Great East Japan Earthquake Six Years On
What Japan Gained
Foreigners Respected Japanese Coolness and Strength under Stress
【ニッポンの新常識】Common Knowledge Revisited 107
March 11th marked the 6th anniversary of the Great East Japan Earthquake and corresponding tsunami. I take this opportunity to once again express my condolences to the victims of the earthquake and tsunami and their families. I sincerely hope that those who are still displaced will soon be able to return to their normal life.
The Great East Japan Earthquake was an opportunity for the rest of the world to once again focus their attention on Japan. While the world was shocked at the video images of the tsunami, the world was just as surprised that almost no panic, riots, plunder, or looting occurred.
Following the earthquake [which occurred in the afternoon on a work day], all public transportation [from Kanto (Tokyo) northward on the island of Honshu] came to an abrupt halt [including not only the trains, subways, and monorail systems, but also all the expressways, many roads and bridges, and even the Sendai Airport, which was swept out to sea]. In Tokyo, the people waiting for trains to start running again calmly sat on stairways at the stations, being careful to leave a passageway for people who wanted to get through. A huge wave of people returning to their homes on foot proceeded in a comparatively orderly fashion. Stores and restaurants along the main thoroughfares provided rest areas and restrooms without charge. [I, myself, was caught in Gunma Prefecture (about 100 miles from Tokyo) and drove home mainly through rice paddies and residential neighborhoods which were pitch black from the power outages, taking about 10 hours to cover what should have taken only an hour and a half normally.]
Friends and relatives who lost their homes and workplaces maintained order in the various evacuation centers, looking out for the welfare of those around them. Almost no one crowded into the long lines for food and water or otherwise acted selfishly.
While covering the disaster, a female report from ABC News in the U.S. was given some rice crackers by a survivor and was left virtually speechless, repeatedly commenting “You are the one who needs food.” The national character whereby Japanese people constantly take into account the condition of those around them brought not sympathy, but deep emotions of respect.
People around the world realized that if a disaster of similar proportions were to occur in their own country, their countrymen would not “act like the Japanese.” Many people were in fact shocked at the calmness and strength of the Japanese people, and gained a sense of respect bordering on admiration. The respect of foreigners is in and of itself an important national interest of Japan.
On the other hand and unfortunately, it is impossible to say that the administration of then-Prime Minister Naoto Kan (Democratic Party of Japan) had any kind of impressive crisis management skills, and many foreigners, myself included, were deeply troubled about the way the Fukushima Daiichi Nuclear Power Plant disaster was handled. [Not trusting the government,] a number of foreign companies pooled their funds and hired independent consultants to advise on how they should proceed in light of the nuclear accident.

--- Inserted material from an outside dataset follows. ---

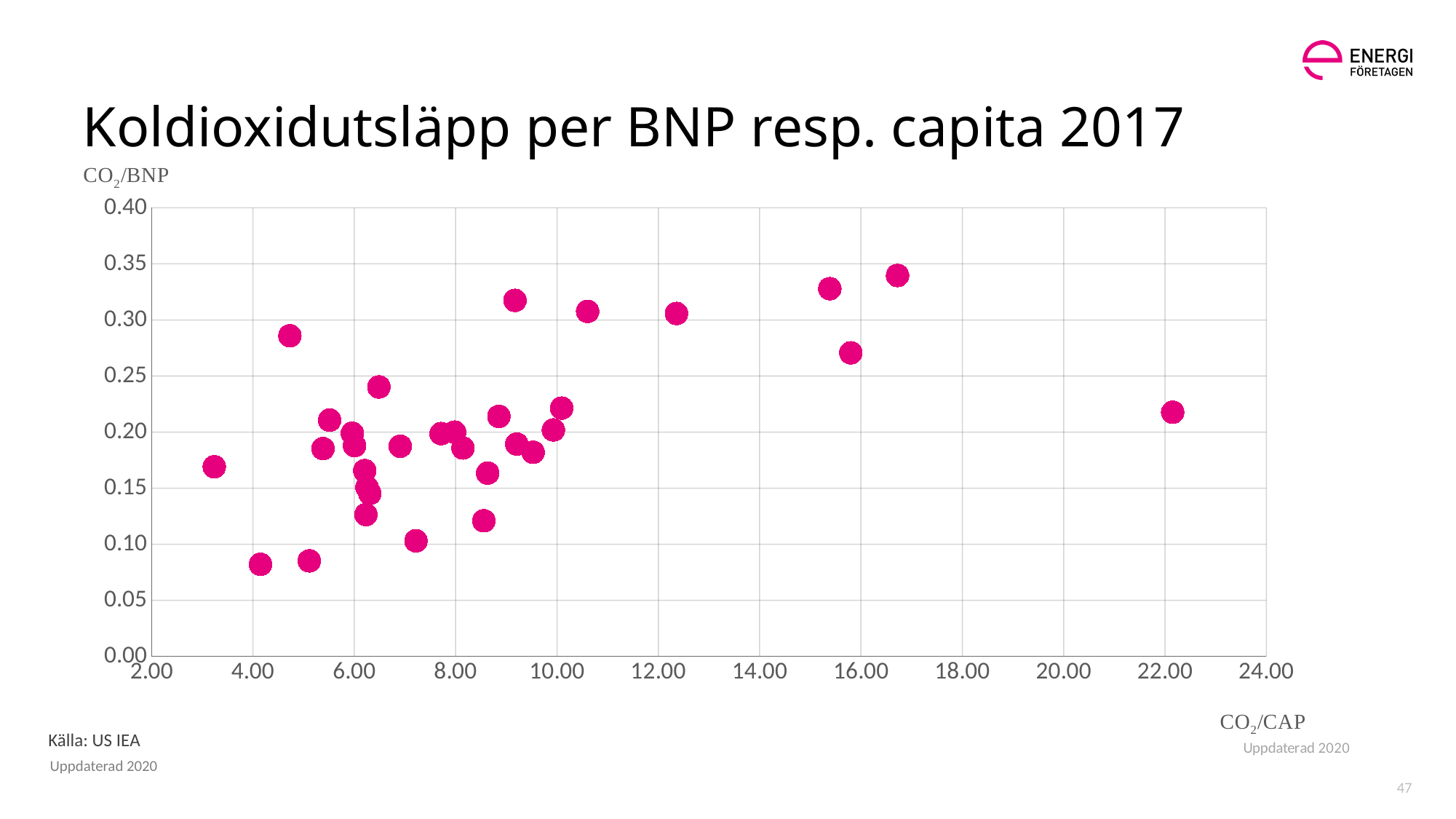
Is the CO2/CAP value of the rightmost point on the chart greater or less than 20.00? greater What is the label of the vertical axis of the chart? CO2/BNP Is the CO2/BNP value of the rightmost point on the chart greater or less than 0.25? less Is the CO2/CAP value of the leftmost point on the chart greater or less than 4.00? less What kind of chart is shown on the slide? scatter chart What is the highest value shown on the horizontal axis of the chart? 24.00 What is the highest value shown on the vertical axis of the chart? 0.40 Do the CO2/BNP values generally rise or fall as CO2/CAP increases along the x axis? rise What is the label of the horizontal axis of the chart? CO2/CAP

Since it was just once week before the regular Spring break, many foreign companies and embassies advised their foreign citizens to return to their home countries. As a result, the market for foreigner housing in Tokyo took a steep plunge, with average rents dropping by about half, something which my son was later able to take advantage of.
Those of us who remained in Tokyo ridiculed those who took flight as “Fly-jin” [a play on words for the term gaijin,” which means “foreigners”].
There are people in Okinawa [the violent anti-U.S. military base agitators, a large portion of whom are indeed not Okinawan] who have not a trace of concern about other people such as what was exhibited by the Japanese people during the earthquake disaster. They unlawfully stop the cars of U.S. military personnel or their families and while pounding on the vehicles shout hate speech such as “Yankee, Die!” There is no doubt that allowing such activities to continue is not in the national interest of Japan.